Balthus himself consistently rejected the notion that his paintings of girls were erotic. "That reaction is so boring and stupid," he told writer Richard Covington in 1994. ". . . My young models signify an interior grace and an attempt to recapture a part of their lost paradise. The idea I am trying to get across has to do with religion, not at all with eroticism."
Try keeping that in mind as you wend your way past Therese's panties, girls with the arched backs of sexual excitement, the hands of reclining girls poised over their genitalia, ready to masturbate, and girls with guitars, ripe fruit, pitchers, and other symbols of female sexuality.

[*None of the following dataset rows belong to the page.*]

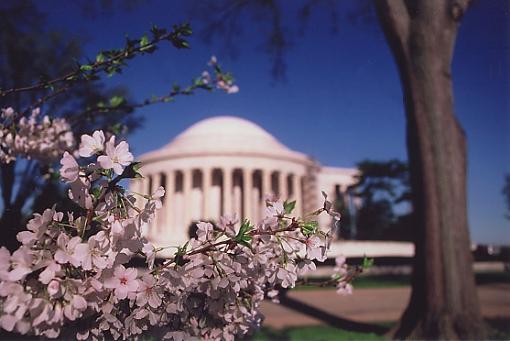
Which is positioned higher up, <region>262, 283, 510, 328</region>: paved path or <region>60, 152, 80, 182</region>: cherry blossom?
<region>60, 152, 80, 182</region>: cherry blossom

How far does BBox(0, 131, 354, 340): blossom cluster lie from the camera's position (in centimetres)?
146

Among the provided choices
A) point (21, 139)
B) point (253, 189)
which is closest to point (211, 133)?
point (253, 189)

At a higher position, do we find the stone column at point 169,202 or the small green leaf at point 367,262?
the stone column at point 169,202

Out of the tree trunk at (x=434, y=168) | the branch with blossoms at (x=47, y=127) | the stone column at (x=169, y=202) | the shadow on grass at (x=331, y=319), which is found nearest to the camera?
the branch with blossoms at (x=47, y=127)

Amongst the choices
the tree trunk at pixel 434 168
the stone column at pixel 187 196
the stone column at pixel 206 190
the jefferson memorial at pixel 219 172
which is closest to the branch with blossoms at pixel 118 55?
the tree trunk at pixel 434 168

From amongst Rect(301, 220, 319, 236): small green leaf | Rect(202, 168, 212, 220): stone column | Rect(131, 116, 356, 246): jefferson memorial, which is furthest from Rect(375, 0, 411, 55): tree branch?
Rect(202, 168, 212, 220): stone column

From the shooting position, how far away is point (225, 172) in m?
54.4

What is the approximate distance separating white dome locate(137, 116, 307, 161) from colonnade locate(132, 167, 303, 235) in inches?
99.9

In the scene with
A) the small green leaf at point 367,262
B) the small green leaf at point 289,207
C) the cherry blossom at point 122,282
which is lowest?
the small green leaf at point 367,262

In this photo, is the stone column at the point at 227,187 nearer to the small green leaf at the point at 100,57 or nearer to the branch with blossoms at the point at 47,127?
the branch with blossoms at the point at 47,127

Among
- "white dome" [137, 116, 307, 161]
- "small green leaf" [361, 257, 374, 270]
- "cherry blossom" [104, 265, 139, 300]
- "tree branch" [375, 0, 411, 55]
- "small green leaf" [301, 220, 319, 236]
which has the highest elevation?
"white dome" [137, 116, 307, 161]

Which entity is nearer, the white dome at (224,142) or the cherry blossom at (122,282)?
the cherry blossom at (122,282)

Some are clearly painted as seductresses, as in the cringe-worthy crotch shot of "Girl with Cat," 1945. But there are no full-on come-hither looks, which sets these paintings in an entirely different category from Lewis Carroll's near-pornographic photos of the young Alice Liddell. In many paintings, if we didn't know Balthus's models were girls, we could assume they were young women -- they are full-breasted, which takes us far afield from Sally Mann's photos of her naked children that some find exploitative.

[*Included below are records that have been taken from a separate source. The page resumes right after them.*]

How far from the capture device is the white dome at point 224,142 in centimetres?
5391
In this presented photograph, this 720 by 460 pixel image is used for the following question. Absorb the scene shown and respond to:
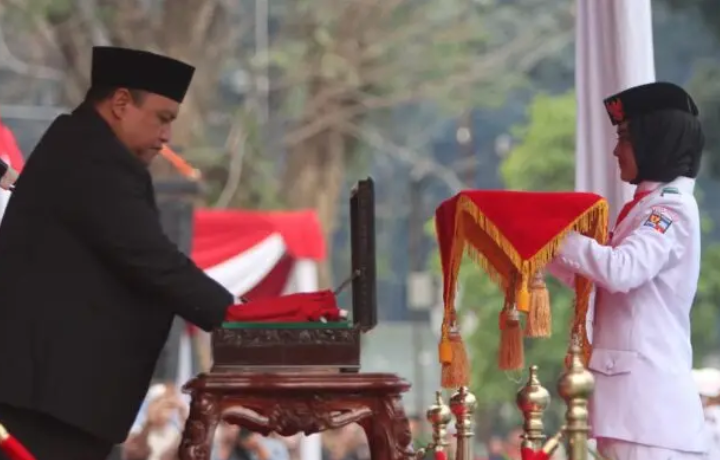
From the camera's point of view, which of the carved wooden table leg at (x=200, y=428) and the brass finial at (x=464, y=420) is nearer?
the carved wooden table leg at (x=200, y=428)

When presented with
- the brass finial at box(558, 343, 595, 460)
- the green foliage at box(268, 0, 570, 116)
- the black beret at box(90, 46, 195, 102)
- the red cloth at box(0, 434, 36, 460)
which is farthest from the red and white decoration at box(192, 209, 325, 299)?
the brass finial at box(558, 343, 595, 460)

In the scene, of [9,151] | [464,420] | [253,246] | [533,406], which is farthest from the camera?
[253,246]

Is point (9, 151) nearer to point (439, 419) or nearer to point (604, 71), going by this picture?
point (439, 419)

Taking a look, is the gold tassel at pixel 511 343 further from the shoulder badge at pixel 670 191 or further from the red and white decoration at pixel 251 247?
the red and white decoration at pixel 251 247

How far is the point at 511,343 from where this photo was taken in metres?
3.67

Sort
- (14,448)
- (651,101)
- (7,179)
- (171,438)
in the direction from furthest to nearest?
(171,438) < (7,179) < (651,101) < (14,448)

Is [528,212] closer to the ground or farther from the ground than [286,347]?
farther from the ground

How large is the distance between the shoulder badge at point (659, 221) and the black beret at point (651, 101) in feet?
0.80

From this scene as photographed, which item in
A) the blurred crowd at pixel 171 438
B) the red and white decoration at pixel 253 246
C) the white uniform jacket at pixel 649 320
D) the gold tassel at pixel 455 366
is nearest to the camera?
the white uniform jacket at pixel 649 320

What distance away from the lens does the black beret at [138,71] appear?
3461mm

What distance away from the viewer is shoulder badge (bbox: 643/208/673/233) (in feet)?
11.4

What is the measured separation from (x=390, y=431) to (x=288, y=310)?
1.09 ft

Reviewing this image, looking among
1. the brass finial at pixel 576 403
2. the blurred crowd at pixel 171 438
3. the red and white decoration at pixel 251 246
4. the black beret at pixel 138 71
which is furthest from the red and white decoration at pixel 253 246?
the brass finial at pixel 576 403

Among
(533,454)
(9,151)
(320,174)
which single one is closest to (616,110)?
(533,454)
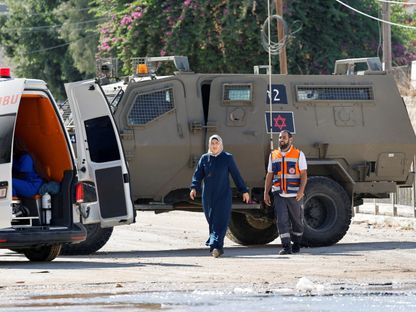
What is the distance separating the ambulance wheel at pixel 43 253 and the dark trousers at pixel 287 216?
307cm

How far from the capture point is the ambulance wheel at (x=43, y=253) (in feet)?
55.7

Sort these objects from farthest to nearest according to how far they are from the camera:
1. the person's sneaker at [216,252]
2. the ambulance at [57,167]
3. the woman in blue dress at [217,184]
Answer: the woman in blue dress at [217,184], the person's sneaker at [216,252], the ambulance at [57,167]

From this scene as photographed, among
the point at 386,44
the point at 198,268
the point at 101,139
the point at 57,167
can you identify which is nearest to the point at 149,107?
the point at 101,139

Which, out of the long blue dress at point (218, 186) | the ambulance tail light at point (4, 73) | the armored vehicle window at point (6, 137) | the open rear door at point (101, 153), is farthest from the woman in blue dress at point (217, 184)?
the armored vehicle window at point (6, 137)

Frequently, there's a cat as voyeur, smiling commentator, or, as in "Therese Dreaming," eager participant. The catalogue persuasively argues that it is sometimes a stand-in for the artist, and the Met has included a small self-portrait of the artist as a dandy from 1935 that bears the inscription "A Portrait of H.M. The King of Cats by Himself."
Balthus clearly had a special attachment to cats. A highlight of the show is a series of 40 never-before-exhibited ink drawings that tell the story of a boy finding, loving, and then losing a cat, which the precocious Balthus drew when he was 11. Fresh and moving, they display a disarming mastery of composition and a bold use of light and dark.

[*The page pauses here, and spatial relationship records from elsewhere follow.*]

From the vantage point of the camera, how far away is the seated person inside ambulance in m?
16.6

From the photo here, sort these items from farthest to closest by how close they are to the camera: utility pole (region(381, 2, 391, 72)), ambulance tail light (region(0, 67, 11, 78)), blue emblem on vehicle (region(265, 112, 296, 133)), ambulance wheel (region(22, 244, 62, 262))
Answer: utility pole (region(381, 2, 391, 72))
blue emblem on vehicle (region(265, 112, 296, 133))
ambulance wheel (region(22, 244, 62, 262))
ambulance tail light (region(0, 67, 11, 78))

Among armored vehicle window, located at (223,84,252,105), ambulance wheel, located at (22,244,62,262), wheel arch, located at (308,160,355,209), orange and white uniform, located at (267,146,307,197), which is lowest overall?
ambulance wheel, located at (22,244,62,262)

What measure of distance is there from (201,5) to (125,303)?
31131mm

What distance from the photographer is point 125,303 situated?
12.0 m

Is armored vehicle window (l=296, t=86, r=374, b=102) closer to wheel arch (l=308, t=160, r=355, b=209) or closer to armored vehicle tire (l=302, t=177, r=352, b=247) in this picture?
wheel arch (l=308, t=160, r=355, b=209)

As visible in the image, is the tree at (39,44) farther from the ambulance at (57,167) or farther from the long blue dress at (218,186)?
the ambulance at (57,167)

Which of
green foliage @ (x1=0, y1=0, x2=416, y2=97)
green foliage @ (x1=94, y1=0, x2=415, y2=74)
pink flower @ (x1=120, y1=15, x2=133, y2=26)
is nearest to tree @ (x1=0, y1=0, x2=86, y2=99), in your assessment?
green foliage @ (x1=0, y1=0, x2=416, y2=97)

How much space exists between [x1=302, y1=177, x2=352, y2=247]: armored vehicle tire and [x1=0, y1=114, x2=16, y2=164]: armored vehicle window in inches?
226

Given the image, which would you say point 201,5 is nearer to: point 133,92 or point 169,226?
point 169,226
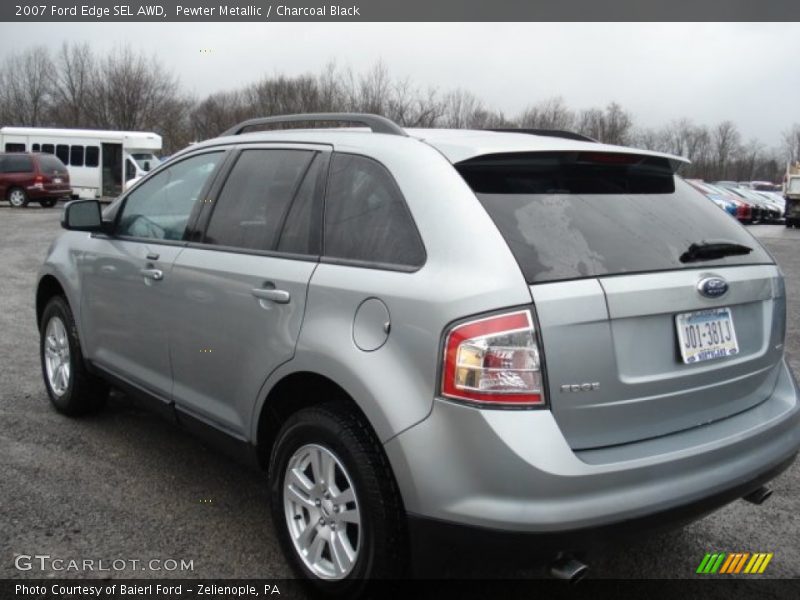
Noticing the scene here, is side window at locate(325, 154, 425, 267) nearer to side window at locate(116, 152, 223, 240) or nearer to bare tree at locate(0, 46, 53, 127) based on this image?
side window at locate(116, 152, 223, 240)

The show begins with portraits of his young Parisian neighbor Therese from 1936 to 1939, richly and realistically characterized as aloof, pensive, in a world of her own, and anachronistic except in the subject of Therese and her panties. It ends with mostly vacuous works from the 50s, when Balthus had moved to the countryside. They bear hints of Cezanne's fracturing of space and Matisse's patterned costumes against patterned grounds, but Balthus seems curiously uncommitted to the techniques of the Modernists except as decorative devices.
In between are paintings that would scarcely be noteworthy were they not painted by someone of Balthus's stature. An exception is a beauty of a painting titled "The Victim," a nude begun in 1939 and finished shortly after World War II. The subtly colored, pallid skin against a white sheet recalls how the Old Masters depicted Christ taken from the Cross. Largely self-taught, Balthus learned to paint by copying the Old Masters in the Louvre and Piero della Francesca in Arezzo.
"The Guitar Lesson" is probably Balthus's best-known and least-seen painting -- it was exhibited in Paris in 1934 and again in 1977 by his dealer Pierre Matisse in New York and hasn't been seen in public since. "I didn't want it," said Met curator Sabine Rewald. "It has an adult," she explained, which probably also accounts for the absence of "The Street" (it's at MoMA). "This show is about children and cats."
Balthus was capable of startling achievements in works like "The Street" and the Met's own "The Mountain." At his best he upsets expectations, creates mystery, and can simultaneously attract and repel the viewer. Here we see him mostly as a second-rate artist and perhaps at his most divisive, a status that the narrowly conceived "Cats and Girls" will do little to change.